Nirbhoya is a 2018 Bengali film directed by Milan Bhowmik and produced by Sanjib Samaddar under the banner of Sambit Media and Productions. The film is based on the 2012 Delhi gang rape case. Apart from West Bengal, the film will also be released in other states like Orissa, Assam and Bihar. Another version of the film, dubbed in Hindi script editing in Hindi done by Sudeshu Shivam will also be released.

Cast 

 Meghali as Nirbhaya
 Raaj Bhowmik as Nirbhaya's friend
 Jaysree
 Amrapali
 Riya
 Soumitra Chatterjee as the Chief Minister
 Sreelekha Mitra
 Badshah Maitra
 Mrinal Mukherjee
 Ashish Vidyarthi as a police officer
 Rajesh Sharma
 Biplab Chatterjee
 Ramen Roychowdhury
 Gouri Shankar Panda
 Subhasish Mukhopadhyay
 Kalyan Chatterjee

Production

Making 
In an interview, Ashish Vidyarthi said that the director of Nirbhoya was inspired to make this film after he read a report of a rape and mutilation of a victim of South Africa soon after the Delhi incident. The victim of the rape was a 23-year-old trainee physiotherapist whose real name was Jyoti Singh, but she came to be known as Nirbhaya, meaning "fearless". However, during a press meet at the Press Club Kolkata, director Milan Bhowmik said that the film is not based on the Delhi rape case, but actually on the present scenario of our society. He added that the film will create a sense of responsibility among his viewers. The mahurat of Nirbhoya was held at the Floatel Hotel in Kolkata on 11 February 2013.

According to the director, the aim of the film is to make the people aware that anti-rape laws or street protests alone cannot prevent the repetition of such a dangerous event. Though the incident was set in Delhi, the characters of the film would be based in West Bengal. The film is also the first project of the production house, Sambit Media and Productions.

- _EXERCISE DESCRIPTION_
Continue the article on the film Nirbhoya from its last sentence.

- _GIVEN RECORDS_
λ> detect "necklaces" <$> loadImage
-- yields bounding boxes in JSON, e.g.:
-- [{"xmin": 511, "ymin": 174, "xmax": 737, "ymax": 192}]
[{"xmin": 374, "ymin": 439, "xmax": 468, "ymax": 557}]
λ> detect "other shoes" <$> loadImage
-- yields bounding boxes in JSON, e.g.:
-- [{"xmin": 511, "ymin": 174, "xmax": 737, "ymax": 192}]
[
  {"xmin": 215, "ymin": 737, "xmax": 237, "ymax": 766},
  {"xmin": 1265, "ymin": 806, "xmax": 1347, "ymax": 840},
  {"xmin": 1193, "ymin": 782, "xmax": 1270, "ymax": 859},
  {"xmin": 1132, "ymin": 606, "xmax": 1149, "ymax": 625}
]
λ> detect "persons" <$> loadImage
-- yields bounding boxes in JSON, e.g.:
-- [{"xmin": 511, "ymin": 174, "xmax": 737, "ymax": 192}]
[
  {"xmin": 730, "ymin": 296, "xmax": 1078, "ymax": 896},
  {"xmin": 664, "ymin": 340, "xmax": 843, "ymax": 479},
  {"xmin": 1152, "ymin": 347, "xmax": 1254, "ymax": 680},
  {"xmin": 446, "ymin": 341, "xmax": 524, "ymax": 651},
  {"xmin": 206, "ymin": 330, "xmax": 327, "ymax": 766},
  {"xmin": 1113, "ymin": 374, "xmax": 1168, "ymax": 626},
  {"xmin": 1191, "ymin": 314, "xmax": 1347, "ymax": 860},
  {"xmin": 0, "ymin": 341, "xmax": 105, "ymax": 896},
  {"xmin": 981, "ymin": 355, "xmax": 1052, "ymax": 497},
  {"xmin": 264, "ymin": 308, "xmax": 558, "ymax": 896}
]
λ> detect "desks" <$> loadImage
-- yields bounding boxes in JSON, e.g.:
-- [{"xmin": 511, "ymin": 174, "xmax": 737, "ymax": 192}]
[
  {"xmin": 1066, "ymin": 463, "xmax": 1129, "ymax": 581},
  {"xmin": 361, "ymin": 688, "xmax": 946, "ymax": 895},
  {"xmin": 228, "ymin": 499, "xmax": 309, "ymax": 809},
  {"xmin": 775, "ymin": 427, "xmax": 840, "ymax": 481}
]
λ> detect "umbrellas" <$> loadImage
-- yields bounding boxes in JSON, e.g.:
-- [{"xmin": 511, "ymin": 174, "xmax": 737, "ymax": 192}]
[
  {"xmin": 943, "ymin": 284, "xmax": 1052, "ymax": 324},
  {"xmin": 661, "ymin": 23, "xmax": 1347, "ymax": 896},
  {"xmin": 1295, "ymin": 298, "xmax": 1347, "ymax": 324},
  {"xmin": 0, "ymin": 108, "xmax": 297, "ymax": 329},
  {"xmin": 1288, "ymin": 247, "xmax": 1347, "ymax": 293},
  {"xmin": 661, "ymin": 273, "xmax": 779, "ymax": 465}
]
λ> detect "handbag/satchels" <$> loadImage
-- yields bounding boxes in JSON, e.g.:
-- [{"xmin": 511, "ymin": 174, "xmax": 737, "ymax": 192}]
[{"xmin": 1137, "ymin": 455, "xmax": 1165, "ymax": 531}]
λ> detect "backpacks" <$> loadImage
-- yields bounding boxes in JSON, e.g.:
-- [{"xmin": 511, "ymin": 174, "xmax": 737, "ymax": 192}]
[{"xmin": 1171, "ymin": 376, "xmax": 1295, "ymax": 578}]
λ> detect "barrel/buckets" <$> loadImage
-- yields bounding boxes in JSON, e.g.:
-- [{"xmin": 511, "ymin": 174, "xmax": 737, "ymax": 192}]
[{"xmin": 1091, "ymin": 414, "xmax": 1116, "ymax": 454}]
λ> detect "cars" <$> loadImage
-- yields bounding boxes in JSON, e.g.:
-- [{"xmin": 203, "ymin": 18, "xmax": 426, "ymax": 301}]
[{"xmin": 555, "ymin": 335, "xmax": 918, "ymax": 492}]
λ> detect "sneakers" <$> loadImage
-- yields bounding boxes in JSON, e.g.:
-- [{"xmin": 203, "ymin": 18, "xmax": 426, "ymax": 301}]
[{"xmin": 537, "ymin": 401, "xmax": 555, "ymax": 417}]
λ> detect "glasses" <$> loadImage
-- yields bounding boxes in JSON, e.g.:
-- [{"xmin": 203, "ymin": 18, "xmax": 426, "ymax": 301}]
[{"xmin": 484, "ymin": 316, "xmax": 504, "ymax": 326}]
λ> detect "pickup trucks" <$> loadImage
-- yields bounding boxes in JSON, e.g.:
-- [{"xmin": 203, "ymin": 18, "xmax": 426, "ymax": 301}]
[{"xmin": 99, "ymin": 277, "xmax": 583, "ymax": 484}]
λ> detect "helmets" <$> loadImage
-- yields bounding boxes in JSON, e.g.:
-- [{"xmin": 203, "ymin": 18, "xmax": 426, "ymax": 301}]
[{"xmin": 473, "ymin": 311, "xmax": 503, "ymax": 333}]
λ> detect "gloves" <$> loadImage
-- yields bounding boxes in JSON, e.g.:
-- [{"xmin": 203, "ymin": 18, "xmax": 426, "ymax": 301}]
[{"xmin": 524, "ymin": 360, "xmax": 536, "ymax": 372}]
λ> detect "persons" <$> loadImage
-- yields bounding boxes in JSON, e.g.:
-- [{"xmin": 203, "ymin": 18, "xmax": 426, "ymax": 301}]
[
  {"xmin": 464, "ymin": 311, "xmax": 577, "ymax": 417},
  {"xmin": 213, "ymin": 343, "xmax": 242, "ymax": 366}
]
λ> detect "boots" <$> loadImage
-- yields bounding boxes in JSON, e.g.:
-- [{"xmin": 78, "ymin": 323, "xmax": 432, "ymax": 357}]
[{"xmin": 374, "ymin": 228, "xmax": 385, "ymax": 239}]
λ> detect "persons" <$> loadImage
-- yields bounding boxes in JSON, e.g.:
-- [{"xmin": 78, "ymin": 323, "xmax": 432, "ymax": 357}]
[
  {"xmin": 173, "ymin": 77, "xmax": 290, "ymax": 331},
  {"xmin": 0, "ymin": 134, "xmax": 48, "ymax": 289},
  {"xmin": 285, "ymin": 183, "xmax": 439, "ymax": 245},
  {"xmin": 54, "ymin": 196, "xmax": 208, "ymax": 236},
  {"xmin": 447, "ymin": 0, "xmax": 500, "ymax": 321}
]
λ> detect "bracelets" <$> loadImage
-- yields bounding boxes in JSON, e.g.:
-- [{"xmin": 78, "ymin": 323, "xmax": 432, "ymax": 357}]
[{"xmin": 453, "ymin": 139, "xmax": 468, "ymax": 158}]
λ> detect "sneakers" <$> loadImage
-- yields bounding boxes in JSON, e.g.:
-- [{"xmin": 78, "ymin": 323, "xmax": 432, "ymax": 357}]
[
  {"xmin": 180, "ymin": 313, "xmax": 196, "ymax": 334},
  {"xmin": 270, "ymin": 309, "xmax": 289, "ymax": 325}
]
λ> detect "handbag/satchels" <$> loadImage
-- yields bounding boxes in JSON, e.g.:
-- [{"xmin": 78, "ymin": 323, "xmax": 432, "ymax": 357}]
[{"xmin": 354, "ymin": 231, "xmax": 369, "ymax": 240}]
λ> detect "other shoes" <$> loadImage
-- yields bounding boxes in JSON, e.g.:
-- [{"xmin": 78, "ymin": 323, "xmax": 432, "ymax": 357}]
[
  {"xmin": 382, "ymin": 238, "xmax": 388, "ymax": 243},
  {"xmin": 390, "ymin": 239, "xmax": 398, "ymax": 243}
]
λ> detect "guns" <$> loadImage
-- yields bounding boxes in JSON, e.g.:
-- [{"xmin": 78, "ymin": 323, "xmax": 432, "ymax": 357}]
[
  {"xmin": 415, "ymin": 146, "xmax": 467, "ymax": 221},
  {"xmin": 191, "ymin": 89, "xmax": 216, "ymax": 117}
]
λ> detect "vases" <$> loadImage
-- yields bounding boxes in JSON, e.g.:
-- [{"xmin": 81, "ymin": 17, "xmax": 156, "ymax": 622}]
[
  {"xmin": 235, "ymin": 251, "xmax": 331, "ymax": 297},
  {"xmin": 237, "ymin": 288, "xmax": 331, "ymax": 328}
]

- _RESULT OF THIS TASK_
Filming 
Filming of Nirbhoya started on 5 February 2013  and was completed by April 2013. There will be sequences in the film where the bus will be passing through various streets of New Delhi and police checkpoints. There will be various sub-plots depicting diverse types of sexual crimes. Some action sequences are also in the film, shot with the assistance and supervision of fight director Judo Ramu.

Casting 
The film will introduce many newcomers, including Raaj, Meghali, Jaysree, Amrapali and Riya, who will play important roles representing the awakening of the younger generation. Every female character in the film will be the victim of various dangerous incidents.

Soundtrack 
Arunava Chakrabarty composed the film score for Nirbhoya. The playback singers include Shreya Ghoshal and Shaan. It was reported that the soundtrack will consists of around three songs. NDTV also reported that will not be much songs in the film.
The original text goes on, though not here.